__Material shown__.
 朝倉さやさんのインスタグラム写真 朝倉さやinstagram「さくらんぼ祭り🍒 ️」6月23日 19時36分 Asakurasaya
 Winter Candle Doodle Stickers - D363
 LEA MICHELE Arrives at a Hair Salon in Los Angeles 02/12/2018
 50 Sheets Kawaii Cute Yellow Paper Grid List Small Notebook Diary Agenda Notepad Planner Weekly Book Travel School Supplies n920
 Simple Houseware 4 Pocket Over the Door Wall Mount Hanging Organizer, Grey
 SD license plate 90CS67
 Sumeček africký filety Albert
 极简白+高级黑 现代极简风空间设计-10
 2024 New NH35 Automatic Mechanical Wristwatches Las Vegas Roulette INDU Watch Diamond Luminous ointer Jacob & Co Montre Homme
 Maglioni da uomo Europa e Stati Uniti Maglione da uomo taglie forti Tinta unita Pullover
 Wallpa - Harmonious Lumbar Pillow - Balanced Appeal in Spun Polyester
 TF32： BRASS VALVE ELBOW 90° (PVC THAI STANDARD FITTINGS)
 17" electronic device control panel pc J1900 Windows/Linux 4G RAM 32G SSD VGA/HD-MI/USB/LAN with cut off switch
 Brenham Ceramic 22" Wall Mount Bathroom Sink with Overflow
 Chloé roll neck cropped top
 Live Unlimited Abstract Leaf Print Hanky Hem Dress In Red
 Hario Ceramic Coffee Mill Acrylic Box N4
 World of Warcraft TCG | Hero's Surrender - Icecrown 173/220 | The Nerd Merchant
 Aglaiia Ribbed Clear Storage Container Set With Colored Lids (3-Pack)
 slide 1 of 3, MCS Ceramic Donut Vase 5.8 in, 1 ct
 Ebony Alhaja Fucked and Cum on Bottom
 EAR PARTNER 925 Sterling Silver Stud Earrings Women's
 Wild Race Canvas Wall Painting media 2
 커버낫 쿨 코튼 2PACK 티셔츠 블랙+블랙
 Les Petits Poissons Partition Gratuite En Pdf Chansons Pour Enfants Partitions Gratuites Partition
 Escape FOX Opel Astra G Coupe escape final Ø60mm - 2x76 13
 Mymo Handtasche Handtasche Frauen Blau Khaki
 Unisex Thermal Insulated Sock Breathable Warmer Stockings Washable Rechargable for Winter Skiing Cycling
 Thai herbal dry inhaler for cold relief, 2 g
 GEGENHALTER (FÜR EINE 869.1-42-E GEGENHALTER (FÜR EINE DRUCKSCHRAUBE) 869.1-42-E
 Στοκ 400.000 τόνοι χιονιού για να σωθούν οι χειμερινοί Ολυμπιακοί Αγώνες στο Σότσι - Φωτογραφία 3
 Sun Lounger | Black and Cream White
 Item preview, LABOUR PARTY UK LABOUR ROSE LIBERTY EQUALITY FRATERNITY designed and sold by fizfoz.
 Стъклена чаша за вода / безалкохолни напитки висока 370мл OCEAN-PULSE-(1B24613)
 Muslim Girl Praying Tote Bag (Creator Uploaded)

__Task statement__. The records above should be restated word for word in their entirety.

__Solution below__.
 朝倉さやさんのインスタグラム写真 朝倉さやinstagram「さくらんぼ祭り🍒 ️」6月23日 19時36分 Asakurasaya
 Winter Candle Doodle Stickers - D363
 LEA MICHELE Arrives at a Hair Salon in Los Angeles 02/12/2018
 50 Sheets Kawaii Cute Yellow Paper Grid List Small Notebook Diary Agenda Notepad Planner Weekly Book Travel School Supplies n920
 Simple Houseware 4 Pocket Over the Door Wall Mount Hanging Organizer, Grey
 SD license plate 90CS67
 Sumeček africký filety Albert
 极简白+高级黑 现代极简风空间设计-10
 2024 New NH35 Automatic Mechanical Wristwatches Las Vegas Roulette INDU Watch Diamond Luminous ointer Jacob & Co Montre Homme
 Maglioni da uomo Europa e Stati Uniti Maglione da uomo taglie forti Tinta unita Pullover
 Wallpa - Harmonious Lumbar Pillow - Balanced Appeal in Spun Polyester
 TF32： BRASS VALVE ELBOW 90° (PVC THAI STANDARD FITTINGS)
 17" electronic device control panel pc J1900 Windows/Linux 4G RAM 32G SSD VGA/HD-MI/USB/LAN with cut off switch
 Brenham Ceramic 22" Wall Mount Bathroom Sink with Overflow
 Chloé roll neck cropped top
 Live Unlimited Abstract Leaf Print Hanky Hem Dress In Red
 Hario Ceramic Coffee Mill Acrylic Box N4
 World of Warcraft TCG | Hero's Surrender - Icecrown 173/220 | The Nerd Merchant
 Aglaiia Ribbed Clear Storage Container Set With Colored Lids (3-Pack)
 slide 1 of 3, MCS Ceramic Donut Vase 5.8 in, 1 ct
 Ebony Alhaja Fucked and Cum on Bottom
 EAR PARTNER 925 Sterling Silver Stud Earrings Women's
 Wild Race Canvas Wall Painting media 2
 커버낫 쿨 코튼 2PACK 티셔츠 블랙+블랙
 Les Petits Poissons Partition Gratuite En Pdf Chansons Pour Enfants Partitions Gratuites Partition
 Escape FOX Opel Astra G Coupe escape final Ø60mm - 2x76 13
 Mymo Handtasche Handtasche Frauen Blau Khaki
 Unisex Thermal Insulated Sock Breathable Warmer Stockings Washable Rechargable for Winter Skiing Cycling
 Thai herbal dry inhaler for cold relief, 2 g
 GEGENHALTER (FÜR EINE 869.1-42-E GEGENHALTER (FÜR EINE DRUCKSCHRAUBE) 869.1-42-E
 Στοκ 400.000 τόνοι χιονιού για να σωθούν οι χειμερινοί Ολυμπιακοί Αγώνες στο Σότσι - Φωτογραφία 3
 Sun Lounger | Black and Cream White
 Item preview, LABOUR PARTY UK LABOUR ROSE LIBERTY EQUALITY FRATERNITY designed and sold by fizfoz.
 Стъклена чаша за вода / безалкохолни напитки висока 370мл OCEAN-PULSE-(1B24613)
 Muslim Girl Praying Tote Bag (Creator Uploaded)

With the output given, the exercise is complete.